One of the biggest problem of autonomous driving Donkey Car is computational power of the hardware. For instance, Donkey Car is using Raspberry pi3 as the core platform, which provides 6.2 Gflops when solving systems of linear algebra problem. It's barely enough for some simple machine learning application. Our Donkey Car project has 9 frames in each second by using default autopilot model which contains 2 CNN layers and 3 Dense layers. If we apply a customized model with 2 3d CNN layers and 3 Dense layers, the system takes like 3 seconds to process one image.
Since this is a very common problem for a lot of AI application, there's a lot of company doing research of improving the capability of edging device, such as Intel's Openvino platform and Nvidia's Jetson platform. This post will give a brief introduction of the idea of "AI at the edge" and use Intel's VPU(Vision process Unit) to apply this technology in our autonomous driving project.
AI at the EdgeCloud computing has been widely using my different industries since 2010, since it is very efficient and scalable. However, it is not always applicable for AI applications, especially for automotive and robotic industries. Imagine your are driving a self-driving car in the downtown, your car is keeping feeding information to the cloud and meanwhile your car is getting instructions from the cloud server. If suddenly the vehicle lose internet signal, this is not an acceptable situation for the people seating in the car. Implementing the AI application at the edge is a very challenging task as well as most of edging devices are not capable enough to run complex machine learning algorithm.
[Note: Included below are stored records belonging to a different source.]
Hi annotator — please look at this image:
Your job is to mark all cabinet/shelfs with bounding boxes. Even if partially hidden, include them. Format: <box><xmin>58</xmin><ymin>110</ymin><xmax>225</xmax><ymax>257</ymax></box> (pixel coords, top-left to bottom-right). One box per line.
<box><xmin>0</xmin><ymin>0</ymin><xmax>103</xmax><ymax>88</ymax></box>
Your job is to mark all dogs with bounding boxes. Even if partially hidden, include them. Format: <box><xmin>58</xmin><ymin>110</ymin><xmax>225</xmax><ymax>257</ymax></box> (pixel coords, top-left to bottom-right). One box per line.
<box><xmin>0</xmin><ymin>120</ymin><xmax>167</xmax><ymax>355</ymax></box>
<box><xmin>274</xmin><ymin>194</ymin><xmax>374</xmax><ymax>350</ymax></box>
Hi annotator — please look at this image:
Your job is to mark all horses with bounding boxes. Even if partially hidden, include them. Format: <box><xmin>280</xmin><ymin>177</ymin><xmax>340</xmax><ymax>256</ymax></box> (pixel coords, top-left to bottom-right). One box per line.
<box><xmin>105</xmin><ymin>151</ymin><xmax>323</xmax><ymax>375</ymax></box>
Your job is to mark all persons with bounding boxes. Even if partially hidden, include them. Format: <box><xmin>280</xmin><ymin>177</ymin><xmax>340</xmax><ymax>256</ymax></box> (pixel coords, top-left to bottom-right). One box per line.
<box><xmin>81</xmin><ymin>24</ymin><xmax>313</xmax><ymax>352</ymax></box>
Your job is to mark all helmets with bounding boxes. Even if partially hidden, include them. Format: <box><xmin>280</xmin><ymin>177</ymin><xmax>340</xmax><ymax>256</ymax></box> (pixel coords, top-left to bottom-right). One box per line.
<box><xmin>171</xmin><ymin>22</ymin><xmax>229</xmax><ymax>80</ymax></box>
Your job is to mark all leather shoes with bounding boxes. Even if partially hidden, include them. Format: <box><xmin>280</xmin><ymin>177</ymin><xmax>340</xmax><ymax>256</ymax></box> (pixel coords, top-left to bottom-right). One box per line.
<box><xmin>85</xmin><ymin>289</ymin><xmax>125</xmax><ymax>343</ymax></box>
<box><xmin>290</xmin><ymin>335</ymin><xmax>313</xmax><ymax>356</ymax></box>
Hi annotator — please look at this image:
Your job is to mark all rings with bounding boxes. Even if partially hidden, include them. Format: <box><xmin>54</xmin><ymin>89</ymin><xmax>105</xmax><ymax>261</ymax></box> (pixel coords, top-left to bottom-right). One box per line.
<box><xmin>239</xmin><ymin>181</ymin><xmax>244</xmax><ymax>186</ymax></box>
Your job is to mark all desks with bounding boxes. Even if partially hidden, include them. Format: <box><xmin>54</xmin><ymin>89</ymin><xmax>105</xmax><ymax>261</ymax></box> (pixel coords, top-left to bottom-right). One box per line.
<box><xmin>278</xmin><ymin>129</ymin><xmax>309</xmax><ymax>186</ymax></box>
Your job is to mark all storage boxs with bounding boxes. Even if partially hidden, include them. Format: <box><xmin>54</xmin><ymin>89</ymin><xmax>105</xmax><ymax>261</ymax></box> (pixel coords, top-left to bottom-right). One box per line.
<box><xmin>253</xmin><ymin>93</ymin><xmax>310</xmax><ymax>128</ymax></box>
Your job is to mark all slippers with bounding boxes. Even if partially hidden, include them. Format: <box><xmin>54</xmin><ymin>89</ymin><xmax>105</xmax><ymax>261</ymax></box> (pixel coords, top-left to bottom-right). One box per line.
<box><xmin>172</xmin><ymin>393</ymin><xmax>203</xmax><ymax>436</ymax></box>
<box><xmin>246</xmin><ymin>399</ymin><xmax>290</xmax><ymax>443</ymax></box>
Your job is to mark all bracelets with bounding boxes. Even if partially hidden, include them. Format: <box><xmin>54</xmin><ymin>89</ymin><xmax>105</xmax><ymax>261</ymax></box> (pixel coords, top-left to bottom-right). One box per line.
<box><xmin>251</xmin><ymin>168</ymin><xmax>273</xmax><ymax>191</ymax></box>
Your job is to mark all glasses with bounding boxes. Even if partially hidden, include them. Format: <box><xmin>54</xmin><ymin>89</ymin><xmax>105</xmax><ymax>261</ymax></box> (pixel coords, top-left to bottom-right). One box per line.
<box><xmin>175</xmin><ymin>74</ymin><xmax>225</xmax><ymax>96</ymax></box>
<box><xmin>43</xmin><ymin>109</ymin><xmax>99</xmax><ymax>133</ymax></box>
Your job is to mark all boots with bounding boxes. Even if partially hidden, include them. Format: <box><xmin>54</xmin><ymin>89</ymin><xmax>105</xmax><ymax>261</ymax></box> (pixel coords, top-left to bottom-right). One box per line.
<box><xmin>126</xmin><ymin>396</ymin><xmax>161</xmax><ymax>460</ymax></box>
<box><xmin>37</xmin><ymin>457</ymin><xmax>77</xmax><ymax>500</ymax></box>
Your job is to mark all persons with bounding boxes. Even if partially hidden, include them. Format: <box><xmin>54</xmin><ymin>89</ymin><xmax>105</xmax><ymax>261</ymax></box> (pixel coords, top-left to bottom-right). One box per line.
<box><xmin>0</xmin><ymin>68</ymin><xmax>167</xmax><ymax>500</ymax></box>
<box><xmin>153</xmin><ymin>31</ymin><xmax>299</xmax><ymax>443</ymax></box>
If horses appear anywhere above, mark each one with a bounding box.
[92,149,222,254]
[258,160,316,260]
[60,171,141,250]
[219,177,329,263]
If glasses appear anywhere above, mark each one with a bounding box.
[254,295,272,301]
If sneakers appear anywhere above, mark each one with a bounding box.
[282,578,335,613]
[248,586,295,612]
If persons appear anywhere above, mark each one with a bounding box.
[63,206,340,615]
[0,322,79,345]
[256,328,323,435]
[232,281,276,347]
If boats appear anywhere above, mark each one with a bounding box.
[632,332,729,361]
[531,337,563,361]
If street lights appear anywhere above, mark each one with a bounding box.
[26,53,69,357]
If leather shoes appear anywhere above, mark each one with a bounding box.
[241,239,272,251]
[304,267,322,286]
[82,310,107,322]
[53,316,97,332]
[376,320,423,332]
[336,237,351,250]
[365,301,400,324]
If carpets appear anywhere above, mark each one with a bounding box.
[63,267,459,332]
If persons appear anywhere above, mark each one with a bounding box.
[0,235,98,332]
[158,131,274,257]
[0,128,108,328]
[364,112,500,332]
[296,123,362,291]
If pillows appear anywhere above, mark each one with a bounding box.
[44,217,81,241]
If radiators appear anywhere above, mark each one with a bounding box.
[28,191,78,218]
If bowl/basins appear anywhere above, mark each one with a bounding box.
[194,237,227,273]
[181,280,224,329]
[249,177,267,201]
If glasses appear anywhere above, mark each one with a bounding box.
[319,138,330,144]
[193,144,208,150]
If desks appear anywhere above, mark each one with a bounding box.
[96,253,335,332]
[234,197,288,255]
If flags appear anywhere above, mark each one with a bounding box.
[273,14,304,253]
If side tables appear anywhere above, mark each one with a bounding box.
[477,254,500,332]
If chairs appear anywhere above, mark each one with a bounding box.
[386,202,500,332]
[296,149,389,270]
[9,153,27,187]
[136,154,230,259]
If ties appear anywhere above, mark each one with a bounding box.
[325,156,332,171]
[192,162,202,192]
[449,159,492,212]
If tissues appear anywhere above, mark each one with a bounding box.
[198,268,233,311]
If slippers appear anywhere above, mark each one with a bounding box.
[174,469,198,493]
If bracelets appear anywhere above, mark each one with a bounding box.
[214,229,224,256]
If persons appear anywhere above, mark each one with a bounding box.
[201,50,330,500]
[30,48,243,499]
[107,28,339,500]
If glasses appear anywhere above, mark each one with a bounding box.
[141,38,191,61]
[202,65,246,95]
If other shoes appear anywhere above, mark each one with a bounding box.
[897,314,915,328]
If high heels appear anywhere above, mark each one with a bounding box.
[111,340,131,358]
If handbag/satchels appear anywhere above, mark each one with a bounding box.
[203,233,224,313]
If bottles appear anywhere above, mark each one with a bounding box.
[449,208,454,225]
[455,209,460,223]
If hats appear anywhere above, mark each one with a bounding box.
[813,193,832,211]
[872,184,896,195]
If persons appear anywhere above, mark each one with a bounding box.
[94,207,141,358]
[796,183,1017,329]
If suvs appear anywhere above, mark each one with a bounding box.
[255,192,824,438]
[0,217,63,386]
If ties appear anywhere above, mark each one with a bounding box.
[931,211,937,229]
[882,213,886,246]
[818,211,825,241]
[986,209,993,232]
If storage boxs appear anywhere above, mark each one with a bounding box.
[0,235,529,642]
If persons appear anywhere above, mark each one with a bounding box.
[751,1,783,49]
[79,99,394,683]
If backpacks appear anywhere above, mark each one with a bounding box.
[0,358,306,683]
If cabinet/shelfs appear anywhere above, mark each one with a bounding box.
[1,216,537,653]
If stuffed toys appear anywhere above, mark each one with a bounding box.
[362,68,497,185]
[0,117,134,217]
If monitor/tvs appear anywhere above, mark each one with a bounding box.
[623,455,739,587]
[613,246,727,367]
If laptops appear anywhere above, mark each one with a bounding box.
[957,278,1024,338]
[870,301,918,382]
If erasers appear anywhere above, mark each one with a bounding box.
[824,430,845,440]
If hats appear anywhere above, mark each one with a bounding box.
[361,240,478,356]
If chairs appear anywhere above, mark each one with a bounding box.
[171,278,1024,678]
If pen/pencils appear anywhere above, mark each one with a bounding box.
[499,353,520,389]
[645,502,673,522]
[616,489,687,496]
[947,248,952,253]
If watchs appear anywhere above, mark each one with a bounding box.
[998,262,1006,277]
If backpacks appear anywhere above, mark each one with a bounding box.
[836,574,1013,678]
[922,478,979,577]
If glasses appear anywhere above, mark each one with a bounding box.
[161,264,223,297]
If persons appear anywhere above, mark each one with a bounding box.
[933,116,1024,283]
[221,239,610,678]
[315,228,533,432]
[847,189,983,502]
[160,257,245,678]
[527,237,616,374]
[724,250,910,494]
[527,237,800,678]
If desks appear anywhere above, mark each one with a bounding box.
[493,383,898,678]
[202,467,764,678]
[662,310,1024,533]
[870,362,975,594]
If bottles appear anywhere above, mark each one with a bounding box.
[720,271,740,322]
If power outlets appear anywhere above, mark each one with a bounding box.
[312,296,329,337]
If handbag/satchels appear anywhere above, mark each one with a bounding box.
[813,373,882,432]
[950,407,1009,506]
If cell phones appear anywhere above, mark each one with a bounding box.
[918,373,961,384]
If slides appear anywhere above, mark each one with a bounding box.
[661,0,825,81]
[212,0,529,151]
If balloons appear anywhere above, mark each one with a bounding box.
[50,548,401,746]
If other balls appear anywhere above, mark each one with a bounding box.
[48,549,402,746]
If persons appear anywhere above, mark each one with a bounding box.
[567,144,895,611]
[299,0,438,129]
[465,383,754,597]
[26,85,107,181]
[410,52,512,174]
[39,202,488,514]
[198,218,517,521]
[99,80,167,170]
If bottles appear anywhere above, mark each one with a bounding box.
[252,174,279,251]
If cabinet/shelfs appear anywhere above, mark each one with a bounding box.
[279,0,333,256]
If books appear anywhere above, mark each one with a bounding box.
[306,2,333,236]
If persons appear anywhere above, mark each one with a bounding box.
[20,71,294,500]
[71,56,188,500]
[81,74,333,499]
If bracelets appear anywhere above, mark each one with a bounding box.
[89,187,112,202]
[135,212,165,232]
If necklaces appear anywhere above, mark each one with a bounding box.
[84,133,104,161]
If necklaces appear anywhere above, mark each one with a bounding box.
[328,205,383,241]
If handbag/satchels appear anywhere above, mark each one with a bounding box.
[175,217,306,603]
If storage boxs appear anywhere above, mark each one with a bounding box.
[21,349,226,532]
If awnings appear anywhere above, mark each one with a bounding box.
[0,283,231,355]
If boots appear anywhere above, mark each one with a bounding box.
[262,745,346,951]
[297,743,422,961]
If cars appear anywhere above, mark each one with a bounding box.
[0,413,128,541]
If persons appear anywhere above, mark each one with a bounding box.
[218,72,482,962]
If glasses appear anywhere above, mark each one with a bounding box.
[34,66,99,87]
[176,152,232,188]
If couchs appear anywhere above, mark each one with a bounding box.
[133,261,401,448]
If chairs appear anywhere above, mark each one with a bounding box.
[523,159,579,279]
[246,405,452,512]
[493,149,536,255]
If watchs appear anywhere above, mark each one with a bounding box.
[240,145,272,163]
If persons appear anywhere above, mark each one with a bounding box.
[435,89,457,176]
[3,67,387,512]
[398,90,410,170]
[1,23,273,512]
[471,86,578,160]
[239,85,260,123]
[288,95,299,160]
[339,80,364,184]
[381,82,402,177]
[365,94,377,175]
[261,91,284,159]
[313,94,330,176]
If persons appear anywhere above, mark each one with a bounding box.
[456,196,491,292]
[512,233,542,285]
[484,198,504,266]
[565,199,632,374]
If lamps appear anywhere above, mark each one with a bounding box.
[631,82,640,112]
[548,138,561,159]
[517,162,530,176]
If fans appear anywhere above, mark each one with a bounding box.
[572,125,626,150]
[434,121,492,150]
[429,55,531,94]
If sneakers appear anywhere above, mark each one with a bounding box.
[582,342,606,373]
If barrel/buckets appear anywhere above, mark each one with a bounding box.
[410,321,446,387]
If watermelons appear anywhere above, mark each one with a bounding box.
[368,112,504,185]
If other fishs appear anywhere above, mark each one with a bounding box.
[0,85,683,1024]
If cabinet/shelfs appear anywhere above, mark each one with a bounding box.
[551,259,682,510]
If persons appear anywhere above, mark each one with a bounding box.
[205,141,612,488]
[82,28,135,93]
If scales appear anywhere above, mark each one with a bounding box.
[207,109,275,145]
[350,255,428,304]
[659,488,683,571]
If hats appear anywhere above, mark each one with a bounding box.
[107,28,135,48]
We can improve the performance in the edging device from both hardware side and software side. From the software perspective, such as Inference engining can help improve the a lot for speeding up the model; using some GPU API also can be very useful to control GPU to make the process time shorter. From the hardware perspective, there's a lot of hardware accelerations, such as GPU, VPU, and DL Accelerator.
If you are interested in AI at edge, Nvidia's Jetson AGX Xavier is one of the most mature solution at the time. It's been widely used by robotics and automotive industries nowadays.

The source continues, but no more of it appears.